TEXT PASSAGE:
○ ○ ○ ○ ○

Autism researchers from around the world, including many National Alliance for Autism Research (NAAR)-funded scientists presented their research on topics ranging from early diagnosis, development and intervention, to brain imaging, environmental influences, genetics, and co-morbid disorders at the International Meeting for Autism Research (IMFAR). This year's gathering, co-sponsored by NAAR, was held in Boston, Massachusetts May 6 through 8.
Several clinicians and researchers, including Drs. Gillian Baird, Lisa Croen and Patrick Bolton, identified factors which may contribute to differences in symptom severity and long-term prognosis in individuals affected with autism, such as early language regression behavioral associations, as well as other factors including psychiatric disorders, medical problems, and environmental exposures may either influence proper diagnosis or predict outcome.
Several members of the NAAR Baby Sibs Consortium, including Drs. Bryson, Chawarska, Fein, Landa, Lord, Ozonoff, Rogers, Stone, and Zwaigenbaum presented their data, aiming to both detail and specify early diagnostic markers which may positively identify children with autism at 12-24 months of age, and to assess intervention strategies in toddlers diagnosed with autism.
Studies led by Drs. Helen Tager-Flusburg and Robert Schultz demonstrated structural and functional abnormalities in brain areas corresponding to impairments in facial recognition and language in order to ascertain changes in brain size, function and circuitry associated with autism. Analysis of brain function on a cellular level was carried out by investigators who received tissue supplied by the Autism Tissue Program (ATP). Data from Drs. David Amaral, Gene Blatt, and Christoph Schmitz in both the United States and the Netherlands examined changes in neuron number as well the proteins that are expressed on those neurons in areas such as the amygdala, cortex and cerebellum, providing a neurobiological explanation of behaviors associated with autism, including social and motor dysfunction.

○ ○ ○ ○ ○

PROVIDED INFORMATION:
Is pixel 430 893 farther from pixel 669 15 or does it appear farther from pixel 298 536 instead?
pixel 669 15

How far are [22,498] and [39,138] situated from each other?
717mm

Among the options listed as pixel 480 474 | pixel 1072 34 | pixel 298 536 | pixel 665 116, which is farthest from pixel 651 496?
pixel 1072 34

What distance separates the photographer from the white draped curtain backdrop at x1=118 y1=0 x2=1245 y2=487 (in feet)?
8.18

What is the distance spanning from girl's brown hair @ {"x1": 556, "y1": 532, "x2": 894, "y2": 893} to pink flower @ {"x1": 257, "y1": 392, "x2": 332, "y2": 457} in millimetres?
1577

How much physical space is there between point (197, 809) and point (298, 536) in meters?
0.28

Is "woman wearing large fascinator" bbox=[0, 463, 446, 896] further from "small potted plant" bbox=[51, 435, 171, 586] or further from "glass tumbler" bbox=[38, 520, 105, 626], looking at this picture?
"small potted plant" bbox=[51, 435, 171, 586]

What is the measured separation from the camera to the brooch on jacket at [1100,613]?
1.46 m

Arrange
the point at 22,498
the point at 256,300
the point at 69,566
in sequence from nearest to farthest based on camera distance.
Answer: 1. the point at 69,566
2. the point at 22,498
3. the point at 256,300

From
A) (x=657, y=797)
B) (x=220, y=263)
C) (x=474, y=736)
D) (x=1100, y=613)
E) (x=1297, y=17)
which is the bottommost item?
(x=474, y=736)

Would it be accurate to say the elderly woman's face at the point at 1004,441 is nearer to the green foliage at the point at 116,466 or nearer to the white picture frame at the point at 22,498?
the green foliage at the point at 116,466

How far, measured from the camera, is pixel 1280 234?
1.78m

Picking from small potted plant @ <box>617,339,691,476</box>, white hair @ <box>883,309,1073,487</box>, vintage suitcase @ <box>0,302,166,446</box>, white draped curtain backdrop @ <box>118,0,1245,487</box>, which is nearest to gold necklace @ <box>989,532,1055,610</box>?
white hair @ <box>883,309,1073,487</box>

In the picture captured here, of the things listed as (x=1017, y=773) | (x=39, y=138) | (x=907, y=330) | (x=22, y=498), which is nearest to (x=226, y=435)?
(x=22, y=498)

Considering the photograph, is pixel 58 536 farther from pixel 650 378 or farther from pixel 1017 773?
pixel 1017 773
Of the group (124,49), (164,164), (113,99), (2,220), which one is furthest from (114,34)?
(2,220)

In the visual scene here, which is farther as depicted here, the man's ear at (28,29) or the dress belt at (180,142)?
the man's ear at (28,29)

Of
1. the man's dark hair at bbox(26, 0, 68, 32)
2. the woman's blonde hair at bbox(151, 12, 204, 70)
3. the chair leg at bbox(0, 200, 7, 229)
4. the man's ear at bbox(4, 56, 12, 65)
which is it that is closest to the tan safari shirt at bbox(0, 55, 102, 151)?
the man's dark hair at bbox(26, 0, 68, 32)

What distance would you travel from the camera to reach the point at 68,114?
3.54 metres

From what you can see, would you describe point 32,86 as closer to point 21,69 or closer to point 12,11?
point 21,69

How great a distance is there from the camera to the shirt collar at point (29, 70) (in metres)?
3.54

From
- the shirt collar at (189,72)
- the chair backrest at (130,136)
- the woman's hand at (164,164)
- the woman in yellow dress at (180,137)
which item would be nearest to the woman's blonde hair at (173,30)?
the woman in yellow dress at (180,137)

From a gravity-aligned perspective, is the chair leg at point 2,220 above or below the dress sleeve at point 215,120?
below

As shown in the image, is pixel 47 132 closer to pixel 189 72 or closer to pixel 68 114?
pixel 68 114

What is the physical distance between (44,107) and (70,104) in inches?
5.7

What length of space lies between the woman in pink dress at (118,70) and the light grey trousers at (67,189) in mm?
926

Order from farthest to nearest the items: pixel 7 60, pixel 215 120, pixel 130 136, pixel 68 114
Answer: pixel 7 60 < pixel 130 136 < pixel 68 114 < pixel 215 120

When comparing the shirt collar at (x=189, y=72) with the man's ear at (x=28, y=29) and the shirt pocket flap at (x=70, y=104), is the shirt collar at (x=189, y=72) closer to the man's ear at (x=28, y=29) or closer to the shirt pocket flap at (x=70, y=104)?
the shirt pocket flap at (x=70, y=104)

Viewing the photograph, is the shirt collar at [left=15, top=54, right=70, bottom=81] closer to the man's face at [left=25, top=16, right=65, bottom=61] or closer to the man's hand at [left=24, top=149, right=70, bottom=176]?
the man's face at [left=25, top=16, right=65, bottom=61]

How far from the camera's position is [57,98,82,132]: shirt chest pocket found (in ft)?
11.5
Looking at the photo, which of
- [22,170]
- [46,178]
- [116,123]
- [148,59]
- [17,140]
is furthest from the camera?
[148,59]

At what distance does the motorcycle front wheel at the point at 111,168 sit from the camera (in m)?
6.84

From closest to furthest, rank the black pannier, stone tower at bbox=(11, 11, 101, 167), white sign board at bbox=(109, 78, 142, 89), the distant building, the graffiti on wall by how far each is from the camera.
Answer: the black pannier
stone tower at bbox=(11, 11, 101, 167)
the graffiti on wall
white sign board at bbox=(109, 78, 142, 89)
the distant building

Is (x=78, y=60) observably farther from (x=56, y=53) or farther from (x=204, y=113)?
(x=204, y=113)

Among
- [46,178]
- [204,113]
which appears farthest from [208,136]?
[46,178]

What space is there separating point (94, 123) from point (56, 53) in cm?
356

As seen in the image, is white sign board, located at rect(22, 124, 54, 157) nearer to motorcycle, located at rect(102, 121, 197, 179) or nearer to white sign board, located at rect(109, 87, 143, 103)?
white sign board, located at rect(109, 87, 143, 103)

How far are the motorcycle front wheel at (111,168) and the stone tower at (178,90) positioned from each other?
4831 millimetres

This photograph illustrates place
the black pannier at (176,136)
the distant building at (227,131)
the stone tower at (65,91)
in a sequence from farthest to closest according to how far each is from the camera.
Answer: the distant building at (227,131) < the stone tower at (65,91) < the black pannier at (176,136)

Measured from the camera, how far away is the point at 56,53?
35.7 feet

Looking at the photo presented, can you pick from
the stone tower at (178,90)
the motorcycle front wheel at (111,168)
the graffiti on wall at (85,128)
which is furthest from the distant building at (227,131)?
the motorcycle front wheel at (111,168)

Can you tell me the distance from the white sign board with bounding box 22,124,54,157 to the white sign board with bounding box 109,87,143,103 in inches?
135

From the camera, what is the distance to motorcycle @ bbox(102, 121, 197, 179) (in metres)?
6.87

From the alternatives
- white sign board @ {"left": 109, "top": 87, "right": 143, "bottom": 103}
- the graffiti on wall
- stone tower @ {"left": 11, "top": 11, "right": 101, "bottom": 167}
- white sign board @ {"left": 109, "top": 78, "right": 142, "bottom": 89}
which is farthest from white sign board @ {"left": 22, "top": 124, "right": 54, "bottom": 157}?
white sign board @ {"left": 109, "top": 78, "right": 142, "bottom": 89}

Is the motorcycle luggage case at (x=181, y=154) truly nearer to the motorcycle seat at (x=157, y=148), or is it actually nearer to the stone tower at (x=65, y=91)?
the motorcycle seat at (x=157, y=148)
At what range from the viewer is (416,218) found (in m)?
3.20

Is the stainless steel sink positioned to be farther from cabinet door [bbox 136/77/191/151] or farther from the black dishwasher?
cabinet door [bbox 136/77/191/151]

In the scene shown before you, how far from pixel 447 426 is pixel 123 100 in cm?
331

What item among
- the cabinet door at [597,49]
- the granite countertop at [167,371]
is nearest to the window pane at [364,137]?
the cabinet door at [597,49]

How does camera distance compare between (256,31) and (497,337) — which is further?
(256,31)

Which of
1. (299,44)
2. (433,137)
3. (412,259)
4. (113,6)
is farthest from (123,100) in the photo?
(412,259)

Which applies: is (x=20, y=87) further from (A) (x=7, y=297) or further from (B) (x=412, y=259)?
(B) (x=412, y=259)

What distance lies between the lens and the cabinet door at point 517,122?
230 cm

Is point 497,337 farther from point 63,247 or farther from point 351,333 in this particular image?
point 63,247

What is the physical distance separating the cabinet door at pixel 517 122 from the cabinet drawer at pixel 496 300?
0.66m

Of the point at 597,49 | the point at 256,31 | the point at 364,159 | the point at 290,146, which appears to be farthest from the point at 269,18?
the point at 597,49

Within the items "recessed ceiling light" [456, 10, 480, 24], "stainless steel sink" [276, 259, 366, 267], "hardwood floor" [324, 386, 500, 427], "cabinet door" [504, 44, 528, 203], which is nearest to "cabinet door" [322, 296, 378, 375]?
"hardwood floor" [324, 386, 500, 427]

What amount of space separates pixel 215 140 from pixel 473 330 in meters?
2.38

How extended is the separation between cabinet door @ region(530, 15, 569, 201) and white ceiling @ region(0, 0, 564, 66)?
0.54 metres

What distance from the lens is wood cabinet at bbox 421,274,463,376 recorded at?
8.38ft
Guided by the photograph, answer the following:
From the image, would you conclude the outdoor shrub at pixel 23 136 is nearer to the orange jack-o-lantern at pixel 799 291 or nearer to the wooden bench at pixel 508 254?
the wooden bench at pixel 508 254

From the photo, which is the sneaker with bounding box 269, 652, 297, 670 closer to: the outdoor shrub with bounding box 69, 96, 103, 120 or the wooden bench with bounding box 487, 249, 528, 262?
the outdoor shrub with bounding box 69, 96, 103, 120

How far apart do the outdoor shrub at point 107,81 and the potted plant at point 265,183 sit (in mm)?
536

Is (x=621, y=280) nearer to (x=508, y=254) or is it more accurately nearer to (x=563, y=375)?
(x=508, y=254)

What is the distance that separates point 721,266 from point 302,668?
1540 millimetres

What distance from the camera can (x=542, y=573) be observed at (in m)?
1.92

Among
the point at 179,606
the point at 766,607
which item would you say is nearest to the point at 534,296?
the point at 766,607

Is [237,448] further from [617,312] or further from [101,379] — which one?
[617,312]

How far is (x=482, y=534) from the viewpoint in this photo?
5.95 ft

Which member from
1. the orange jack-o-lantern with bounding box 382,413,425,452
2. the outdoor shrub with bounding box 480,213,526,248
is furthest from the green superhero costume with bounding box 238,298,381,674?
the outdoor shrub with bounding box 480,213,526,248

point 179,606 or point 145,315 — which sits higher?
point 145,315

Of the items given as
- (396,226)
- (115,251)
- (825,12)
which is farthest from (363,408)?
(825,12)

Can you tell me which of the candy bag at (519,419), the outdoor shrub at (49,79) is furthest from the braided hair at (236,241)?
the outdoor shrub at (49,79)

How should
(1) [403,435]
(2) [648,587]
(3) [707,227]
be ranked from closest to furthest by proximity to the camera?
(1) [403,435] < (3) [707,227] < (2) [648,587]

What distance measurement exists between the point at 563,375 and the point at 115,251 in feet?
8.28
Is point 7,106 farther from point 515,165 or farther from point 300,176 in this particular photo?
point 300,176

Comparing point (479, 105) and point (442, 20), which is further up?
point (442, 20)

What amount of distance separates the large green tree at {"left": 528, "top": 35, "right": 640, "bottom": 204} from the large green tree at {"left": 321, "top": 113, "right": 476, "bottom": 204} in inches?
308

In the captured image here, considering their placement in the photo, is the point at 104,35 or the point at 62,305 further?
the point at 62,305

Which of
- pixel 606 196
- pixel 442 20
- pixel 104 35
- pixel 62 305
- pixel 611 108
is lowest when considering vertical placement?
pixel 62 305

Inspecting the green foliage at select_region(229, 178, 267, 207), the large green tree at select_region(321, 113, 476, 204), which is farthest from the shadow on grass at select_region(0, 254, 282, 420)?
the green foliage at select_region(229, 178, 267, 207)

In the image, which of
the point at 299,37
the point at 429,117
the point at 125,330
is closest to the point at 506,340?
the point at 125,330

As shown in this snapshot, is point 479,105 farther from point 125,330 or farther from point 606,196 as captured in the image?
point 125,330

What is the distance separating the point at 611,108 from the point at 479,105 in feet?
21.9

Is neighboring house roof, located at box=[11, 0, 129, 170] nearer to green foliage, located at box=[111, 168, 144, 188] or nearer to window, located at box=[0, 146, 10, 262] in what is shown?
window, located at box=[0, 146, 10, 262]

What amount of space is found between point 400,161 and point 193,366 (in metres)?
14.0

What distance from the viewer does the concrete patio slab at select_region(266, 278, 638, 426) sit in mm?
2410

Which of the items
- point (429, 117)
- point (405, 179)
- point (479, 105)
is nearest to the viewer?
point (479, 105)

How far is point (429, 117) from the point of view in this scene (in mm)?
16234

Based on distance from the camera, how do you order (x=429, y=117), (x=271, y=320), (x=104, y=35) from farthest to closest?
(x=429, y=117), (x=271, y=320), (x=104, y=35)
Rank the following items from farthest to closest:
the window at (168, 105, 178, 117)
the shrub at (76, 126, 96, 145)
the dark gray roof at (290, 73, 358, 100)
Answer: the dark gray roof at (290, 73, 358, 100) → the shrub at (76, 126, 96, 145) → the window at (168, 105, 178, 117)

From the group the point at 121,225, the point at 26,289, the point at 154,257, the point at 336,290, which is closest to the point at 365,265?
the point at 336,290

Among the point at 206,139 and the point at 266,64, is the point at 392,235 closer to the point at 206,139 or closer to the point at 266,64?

○ ○ ○ ○ ○

QUESTIONS:
A) In the report on the autism research meeting, what purpose does the text give for the studies led by Drs. Helen Tager-Flusburg and Robert Schultz? Answer in one to three sentences.
B) Summarize the report on the autism research meeting in three sentences.
C) Continue the report on the autism research meeting from its final sentence.

ANSWERS PER TASK:
A) These studies showed structural and functional abnormalities in brain areas linked to impairments in facial recognition and language. Their purpose was to ascertain changes in brain size, function and circuitry associated with autism.

B) At the International Meeting for Autism Research, held in Boston from May 6 through 8 and co-sponsored by NAAR, researchers from around the world presented work on topics ranging from early diagnosis and intervention to brain imaging, environmental influences and genetics. Some presenters identified factors that may affect symptom severity, prognosis or proper diagnosis. Members of the NAAR Baby Sibs Consortium presented data on early diagnostic markers at 12-24 months and on intervention strategies for toddlers, while other studies examined brain structure, function and neuron changes that offer a neurobiological explanation of behaviors associated with autism.

C)
Since NAAR's founding in 1994, the number of scientists working in autism research has increased dramatically. NAAR's funding of pilot studies, fellowships and collaborative research projects like ATP and Baby Sibs have provided opportunities attracting new scientists and scientists previously studying in other areas. A meeting like IMFAR could only have been imagined a decade ago – NAAR is proud to co-sponsor the International Meetings for Autism Research.
Established in 1994, the National Alliance for Autism Research (NAAR) is the first non-profit organization in the country dedicated to funding and accelerating biomedical research for autism spectrum disorders. The organization was established by parents of children with autism concerned about the limited amount of funding for autism research. To date, NAAR has committed nearly $30 million in grants for biomedical research projects worldwide that seek to find the causes, prevention, effective treatments and, ultimately, cure for autism spectrum disorders. Walk for Autism Research is the organization's signature fundraising and autism awareness event, which is held annually in numerous communities across the United States. Additionally, NAAR was instrumental in establishing the Autism Tissue Program, a parent-led brain tissue donation program for autism research.